Vice-Chancellor Nottingham Trent University
- Incumbent
- Assumed office 2025
- Preceded by: Edward Peck

10th Vice-Chancellor University of Hull
- In office 2022–2025
- Preceded by: Susan Lea

Personal details
- Alma mater: King's College London University College London

= David Petley =

British academic

David (Dave) Neil Petley (born 30 May 1968) is an earth scientist who is Vice-Chancellor of Nottingham Trent University. He was previously Vice-Chancellor of the University of Hull from 2022 to 2025, and Vice President for Innovation at the University of Sheffield.

==Education==
Petley has a BSc in geography from King's College London (1990) and a PhD in earth sciences from University College London.

==Career==
He worked as a lecturer at the University of Sunderland and later at the University of Portsmouth. In 2000 he moved to the University of Durham where he established the Institute for Hazard, Risk and Resilience; in 2012 he became Dean of Research at Durham and also Dean of Global Engagement.

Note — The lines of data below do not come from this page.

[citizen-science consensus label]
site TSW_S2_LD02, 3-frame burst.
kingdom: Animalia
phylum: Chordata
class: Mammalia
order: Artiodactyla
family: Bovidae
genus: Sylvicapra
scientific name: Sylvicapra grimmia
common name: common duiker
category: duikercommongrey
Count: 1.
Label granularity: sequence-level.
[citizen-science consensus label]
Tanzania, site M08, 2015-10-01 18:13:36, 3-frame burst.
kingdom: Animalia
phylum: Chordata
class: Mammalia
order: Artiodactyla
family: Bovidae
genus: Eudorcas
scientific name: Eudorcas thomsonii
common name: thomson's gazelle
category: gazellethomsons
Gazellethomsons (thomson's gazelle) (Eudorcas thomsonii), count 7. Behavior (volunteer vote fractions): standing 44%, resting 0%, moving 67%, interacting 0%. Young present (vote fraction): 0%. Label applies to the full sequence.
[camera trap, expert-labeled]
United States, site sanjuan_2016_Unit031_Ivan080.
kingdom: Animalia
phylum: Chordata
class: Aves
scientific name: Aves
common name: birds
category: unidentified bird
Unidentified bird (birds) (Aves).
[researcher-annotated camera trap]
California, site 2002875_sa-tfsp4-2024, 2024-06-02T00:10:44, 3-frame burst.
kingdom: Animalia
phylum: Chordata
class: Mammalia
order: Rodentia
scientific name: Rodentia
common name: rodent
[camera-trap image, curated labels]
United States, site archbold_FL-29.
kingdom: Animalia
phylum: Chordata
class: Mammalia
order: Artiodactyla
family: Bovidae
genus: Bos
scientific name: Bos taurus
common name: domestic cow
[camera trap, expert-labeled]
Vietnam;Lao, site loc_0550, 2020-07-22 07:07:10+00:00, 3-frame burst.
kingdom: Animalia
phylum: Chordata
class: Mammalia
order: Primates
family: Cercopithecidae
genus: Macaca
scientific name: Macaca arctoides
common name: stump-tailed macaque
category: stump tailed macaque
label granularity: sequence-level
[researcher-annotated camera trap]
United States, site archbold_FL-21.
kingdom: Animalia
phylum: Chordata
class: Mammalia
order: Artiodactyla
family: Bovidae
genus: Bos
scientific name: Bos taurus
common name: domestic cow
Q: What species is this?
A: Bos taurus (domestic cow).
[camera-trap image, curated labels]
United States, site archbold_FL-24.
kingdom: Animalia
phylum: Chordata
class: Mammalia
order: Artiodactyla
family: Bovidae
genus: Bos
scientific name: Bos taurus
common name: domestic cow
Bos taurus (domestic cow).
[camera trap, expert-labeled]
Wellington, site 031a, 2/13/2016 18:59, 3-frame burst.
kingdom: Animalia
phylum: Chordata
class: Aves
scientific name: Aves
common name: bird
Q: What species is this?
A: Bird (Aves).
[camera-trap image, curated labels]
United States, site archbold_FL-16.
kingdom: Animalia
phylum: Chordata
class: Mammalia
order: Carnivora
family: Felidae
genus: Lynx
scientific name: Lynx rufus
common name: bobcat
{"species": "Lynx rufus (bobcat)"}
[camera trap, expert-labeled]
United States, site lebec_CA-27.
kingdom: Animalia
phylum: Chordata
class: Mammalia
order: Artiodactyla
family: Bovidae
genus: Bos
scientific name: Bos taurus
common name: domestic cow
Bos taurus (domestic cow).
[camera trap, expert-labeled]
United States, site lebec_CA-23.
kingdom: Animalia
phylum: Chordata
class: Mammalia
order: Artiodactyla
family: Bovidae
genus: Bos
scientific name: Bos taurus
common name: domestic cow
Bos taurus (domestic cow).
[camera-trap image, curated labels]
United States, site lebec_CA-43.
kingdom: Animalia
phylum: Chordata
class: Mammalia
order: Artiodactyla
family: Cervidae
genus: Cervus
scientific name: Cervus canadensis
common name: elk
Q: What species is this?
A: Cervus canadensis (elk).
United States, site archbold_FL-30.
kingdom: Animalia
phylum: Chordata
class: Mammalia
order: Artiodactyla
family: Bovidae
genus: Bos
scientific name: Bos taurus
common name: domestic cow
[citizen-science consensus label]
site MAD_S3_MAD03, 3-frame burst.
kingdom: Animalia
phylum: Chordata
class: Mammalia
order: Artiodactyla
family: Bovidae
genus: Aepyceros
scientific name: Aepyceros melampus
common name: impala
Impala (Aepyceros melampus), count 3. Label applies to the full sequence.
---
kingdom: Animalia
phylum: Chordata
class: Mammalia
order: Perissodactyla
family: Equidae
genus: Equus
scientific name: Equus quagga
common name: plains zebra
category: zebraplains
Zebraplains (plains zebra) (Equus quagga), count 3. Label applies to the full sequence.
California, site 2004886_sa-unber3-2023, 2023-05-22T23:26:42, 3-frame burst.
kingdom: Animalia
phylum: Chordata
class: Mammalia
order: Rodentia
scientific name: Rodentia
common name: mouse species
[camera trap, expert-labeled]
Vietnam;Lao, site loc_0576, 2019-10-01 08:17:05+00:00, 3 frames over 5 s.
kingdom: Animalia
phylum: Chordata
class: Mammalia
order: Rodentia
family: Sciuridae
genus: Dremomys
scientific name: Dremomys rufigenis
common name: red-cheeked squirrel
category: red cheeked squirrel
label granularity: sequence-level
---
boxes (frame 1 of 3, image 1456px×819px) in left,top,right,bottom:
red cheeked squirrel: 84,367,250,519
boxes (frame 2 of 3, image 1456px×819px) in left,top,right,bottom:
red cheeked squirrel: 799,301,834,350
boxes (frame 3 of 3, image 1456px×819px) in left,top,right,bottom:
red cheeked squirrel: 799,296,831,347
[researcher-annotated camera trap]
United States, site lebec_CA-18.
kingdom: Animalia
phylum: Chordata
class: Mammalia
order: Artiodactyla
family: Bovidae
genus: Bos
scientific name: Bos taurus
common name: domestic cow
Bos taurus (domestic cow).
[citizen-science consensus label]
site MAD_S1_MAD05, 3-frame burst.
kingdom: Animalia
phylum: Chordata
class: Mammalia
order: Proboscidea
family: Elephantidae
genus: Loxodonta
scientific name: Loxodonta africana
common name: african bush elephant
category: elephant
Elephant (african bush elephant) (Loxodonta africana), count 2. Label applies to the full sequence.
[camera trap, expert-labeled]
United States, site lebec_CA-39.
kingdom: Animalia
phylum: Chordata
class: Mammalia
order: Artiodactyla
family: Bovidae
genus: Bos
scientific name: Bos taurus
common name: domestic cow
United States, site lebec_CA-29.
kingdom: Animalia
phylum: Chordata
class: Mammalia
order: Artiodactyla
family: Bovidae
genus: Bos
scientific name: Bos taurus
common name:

Following a move to the University of East Anglia, he was appointed Pro-Vice-Chancellor for Research and Enterprise. In 2016 he was appointed to a similar role at the University of Sheffield; he became vice-president for Innovation at the same university in 2020. He resigned, effective in August 2022, from the University of Sheffield. In June 2025, Petley was announced as the new Vice-Chancellor of Nottingham Trent University.

==Interests==
Petley's major research interest is landslides, and in particular their mechanics, via both laboratory modelling and monitoring in the field. He has also worked extensively on the human and economic costs of landslides.